January 13, 2011

The SEC’s Latest Enforcement Stats

Last week, the SEC released its “Select SEC and Market Data” for fiscal 2010, which contains all sorts of Enforcement statistics. It’s been more important than ever before for the SEC to tout its accomplishments in the wake of recent pressure from Congress and widespread negative media coverage. Interestingly, studies like this recent one from NERA notes a drop in the number of SEC Enforcement actions against accountants and auditors (and financial fraud). Perhaps stronger internal controls dictated by Sarbanes-Oxley have reduced the likelihood of financial fraud being committed.

The SEC’s First Non-Prosecution Agreement

Here is news from Wachtell Lipton’s Ted Levine, Wayne Carlin and David Anders (we have posted memos about this action in our “SEC Enforcement” Practice Area):

The SEC recently announced its first use of a non-prosecution agreement, one of the new investigative tools that the agency unveiled nearly a year ago. The SEC simultaneously filed an enforcement action against a former sales executive of Carter’s, Inc. See SEC v. Elles, Civ. Action No. 1:10-CV-4118 (N.D. Ga.). The Commission did not bring any enforcement action against the company.

At first blush, this appears to be the sort of case in which the SEC historically would likely have brought charges against a public company. According to the complaint, the executive granted and concealed substantial unauthorized discounts to the company’s largest customer. By misrepresenting the facts and creating false documents, the executive allegedly caused the company to delay recognizing these discounts until later periods, thereby inflating the company’s reported earnings in the earlier periods. When the company discovered the scheme, it conducted an internal investigation, self-reported the matter to the SEC and ultimately restated its financial statements covering a five-year period.

In explaining the decision to accept a non-prosecution agreement rather than bring an enforcement action against the company, the SEC identified the following factors: (1) the “relatively isolated nature” of the unlawful conduct; (2) the company’s “prompt and complete” self-reporting of the misconduct to the SEC; and (3) the company’s “exemplary and extensive” cooperation in the inquiry, including undertaking a “thorough and comprehensive” internal investigation.

The isolated nature of the conduct was likely a significant factor in the SEC’s determination to use this case to demonstrate its willingness in some cases to address a company’s responsibility for the misconduct of a corporate employee through a non-prosecution agreement. The SEC has not asserted that the company’s most senior management or the accounting function had any complicity in the alleged misconduct. While the sales executive had a significant management position, he allegedly acted alone, misled other members of management and pocketed $4.7 million from sales of stock before the company discovered his misconduct.

The SEC has also publicly released its non-prosecution agreement with the company. While the agreement requires the company to continue to cooperate with the SEC, it does not require any waiver of attorney-client privilege – although it appears that the company has in some manner shared the results of its internal investigation with the SEC. In the event that the SEC Enforcement Staff determines that the company has failed to comply with any of its obligations under the agreement (such as the obligation to cooperate), the Staff may then proceed with an enforcement recommendation to the Commission.
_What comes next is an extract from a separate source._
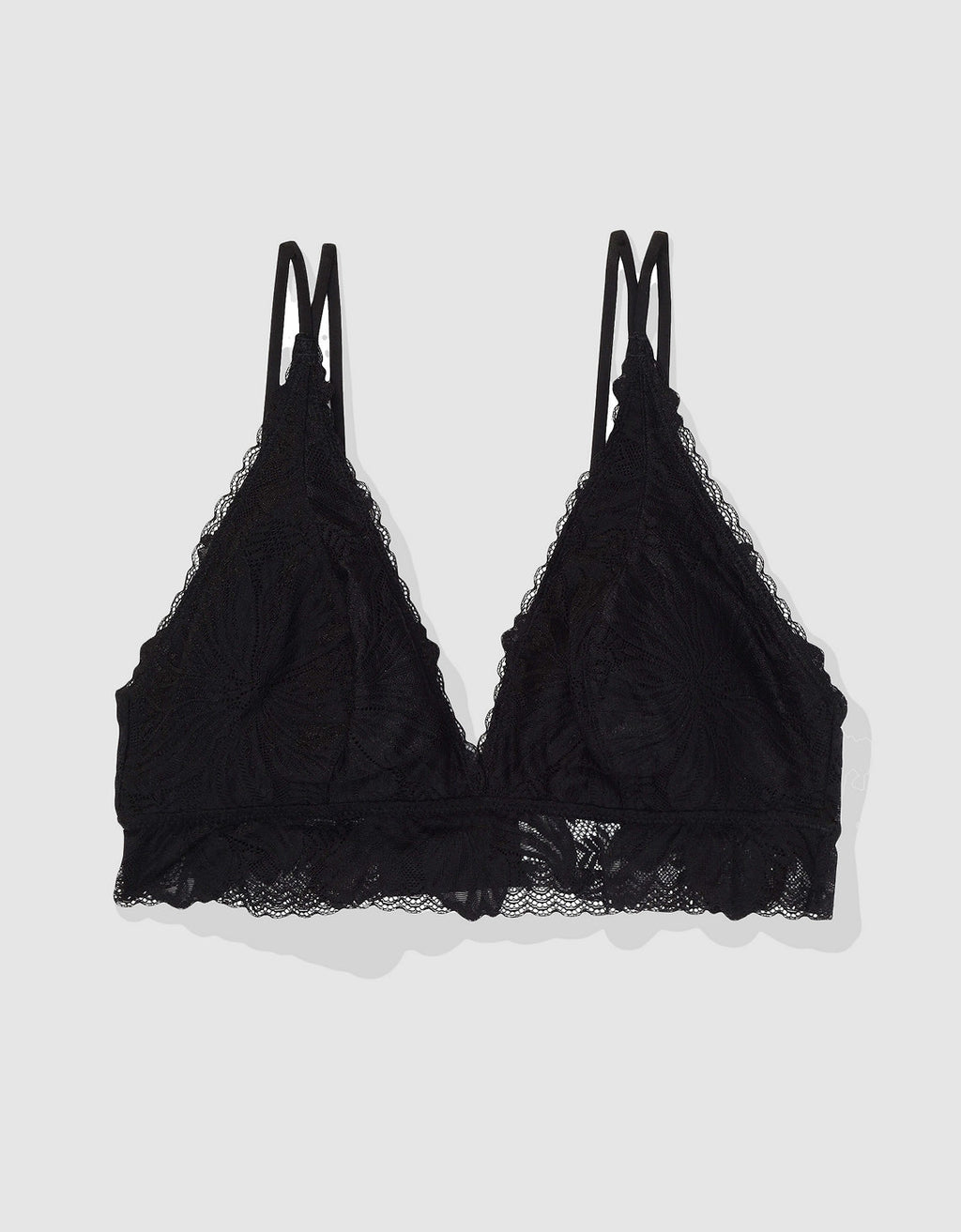 Bralette Push Up encaje Aerie - Negro 1698_3860_073_f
The SEC’s willingness to resolve this case without an enforcement action against the company is an encouraging first step. The SEC should demonstrate in future cases that this form of resolution is also available in scenarios in which it is not possible to isolate the misconduct to a single culpable individual. The policy rationale for such an outcome is equally strong where multiple employees have involvement, but the company had reasonable controls and an appropriate compliance culture in place, responded promptly to indications of wrongdoing and cooperated with the SEC’s investigation.

House Bill: Two-Year Moratorium on New Regulations

On Monday, I blogged about a House bill that seeks to repeal Dodd-Frank in its entirety. Now, here comes news from CQ Today Online News, an excerpt of which is below:

A senior Republican House member unveiled legislation Jan. 10 designed to slow down the pace of federal rulemaking, adding to the growing GOP and industry calls for Congress to reassert authority over executive branch agencies. Don Young of Alaska offered a pair of bills (HR 213, HR 214) that would impose a two-year moratorium on new regulations, while creating a congressional office to review federal rules. “With the abundance of regulations already coming from legislation such as the health care bill and the inevitability of thousands more this year, it is incredibly important that we do this review sooner rather than later,” Young said in a statement.

Young’s legislation would not apply to proposals necessary to address imminent health or safety threats or for criminal enforcement matters. It also would exempt actions related to defense, foreign policy or trade agreements. The proposed new Congressional Office of Regulatory Analysis would conduct cost-benefit analyses of major regulations with an annual implementation cost of more than $100 million. Additionally, it would require agencies to periodically review regulations to consider if changes are needed, while establishing a process to “sunset” rules.